======== Supplied records
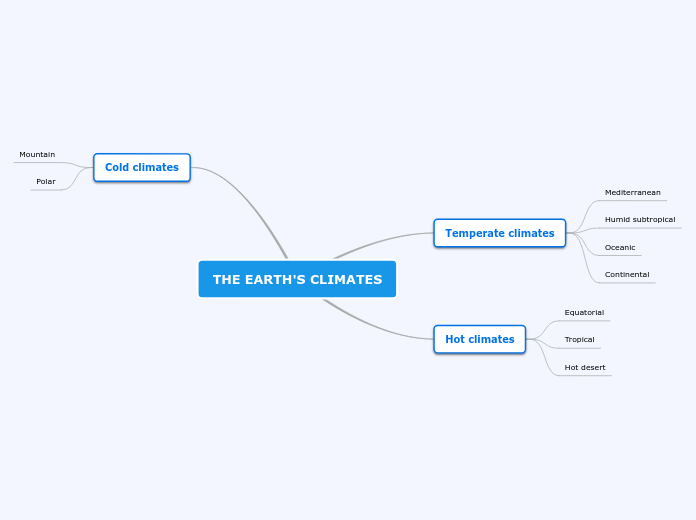 THE EARTH'S CLIMATES

Cold climates

Mountain

Polar

Temperate climates

Mediterranean

Humid subtropical

Oceanic

Continental

Hot climates

Equatorial

Tropical

Hot desert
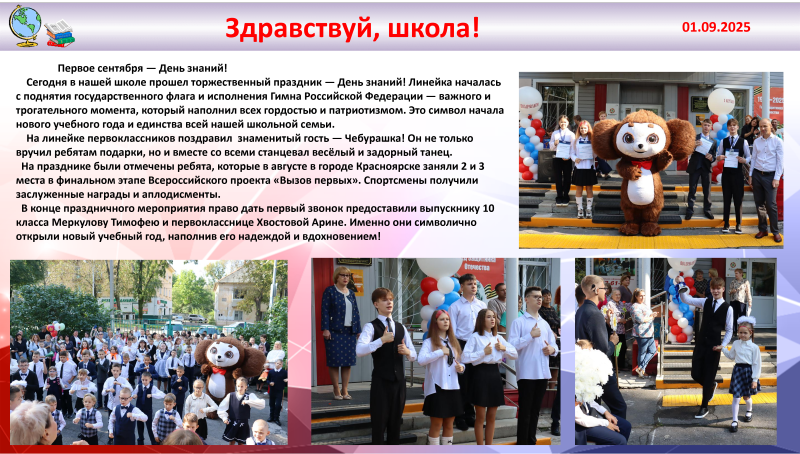 Здравствуй, школа!

01.09.2025

Первое сентября — День знаний!

Сегодня в нашей школе прошел торжественный праздник — День знаний! Линейка началась с поднятия государственного флага и исполнения Гимна Российской Федерации — важного и трогательного момента, который наполнил всех гордостью и патриотизмом. Это символ начала нового учебного года и единства всей нашей школьной семьи.

На линейке первоклассников поздравил знаменитый гость — Чебурашка! Он не только вручил ребятам подарки, но и вместе со всеми станцевал весёлый и задорный танец.

На празднике были отмечены ребята, которые в августе в городе Красноярске заняли 2 и 3 места в финальном этапе Всероссийского проекта «Вызов первых». Спортсмены получили заслуженные награды и аплодисменты.

В конце праздничного мероприятия право дать первый звонок предоставили выпускнику 10 класса Меркулову Тимофею и первокласснице Хвостовой Арине. Именно они символично открыли новый учебный год, наполнив его надеждой и вдохновением!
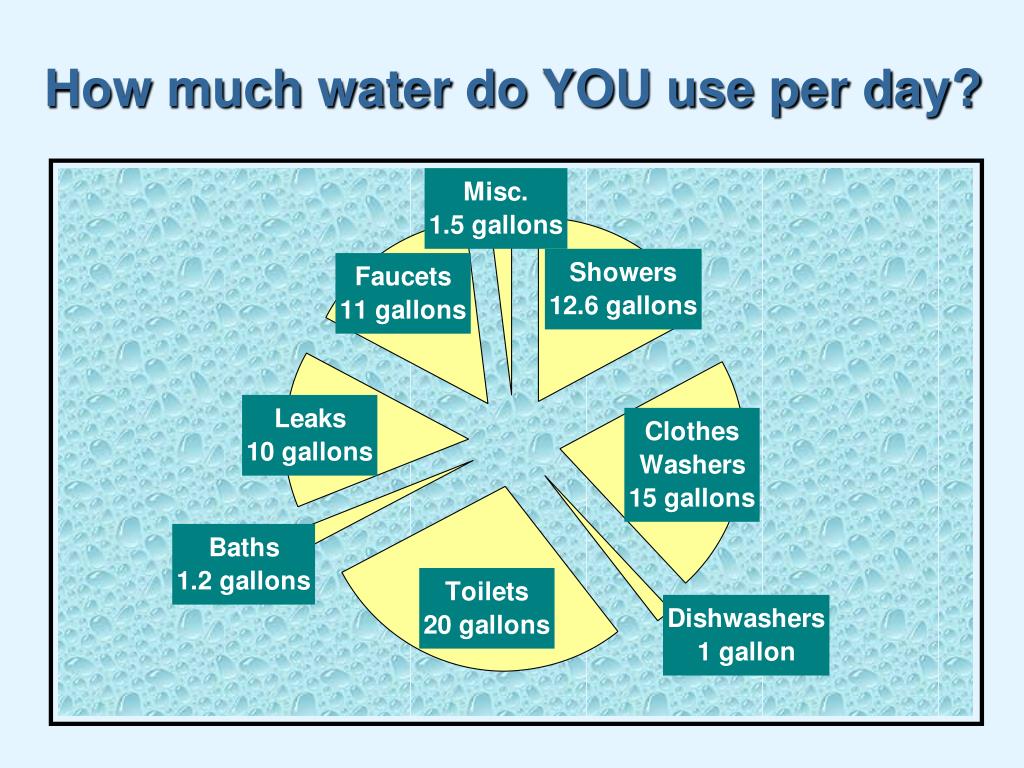 How much water do YOU use per day?

Misc.
1.5 gallons

Faucets
11 gallons

Showers
12.6 gallons

Leaks
10 gallons

Clothes
Washers
15 gallons

Baths
1.2 gallons

Toilets
20 gallons

Dishwashers
1 gallon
================
Assigned task:
All entries above must be repeated exactly; pictures are to be left out.

The completed task:
 THE EARTH'S CLIMATES

Cold climates

Mountain

Polar

Temperate climates

Mediterranean

Humid subtropical

Oceanic

Continental

Hot climates

Equatorial

Tropical

Hot desert
 Здравствуй, школа!

01.09.2025

Первое сентября — День знаний!

Сегодня в нашей школе прошел торжественный праздник — День знаний! Линейка началась с поднятия государственного флага и исполнения Гимна Российской Федерации — важного и трогательного момента, который наполнил всех гордостью и патриотизмом. Это символ начала нового учебного года и единства всей нашей школьной семьи.

На линейке первоклассников поздравил знаменитый гость — Чебурашка! Он не только вручил ребятам подарки, но и вместе со всеми станцевал весёлый и задорный танец.

На празднике были отмечены ребята, которые в августе в городе Красноярске заняли 2 и 3 места в финальном этапе Всероссийского проекта «Вызов первых». Спортсмены получили заслуженные награды и аплодисменты.

В конце праздничного мероприятия право дать первый звонок предоставили выпускнику 10 класса Меркулову Тимофею и первокласснице Хвостовой Арине. Именно они символично открыли новый учебный год, наполнив его надеждой и вдохновением!
 How much water do YOU use per day?

Misc.
1.5 gallons

Faucets
11 gallons

Showers
12.6 gallons

Leaks
10 gallons

Clothes
Washers
15 gallons

Baths
1.2 gallons

Toilets
20 gallons

Dishwashers
1 gallon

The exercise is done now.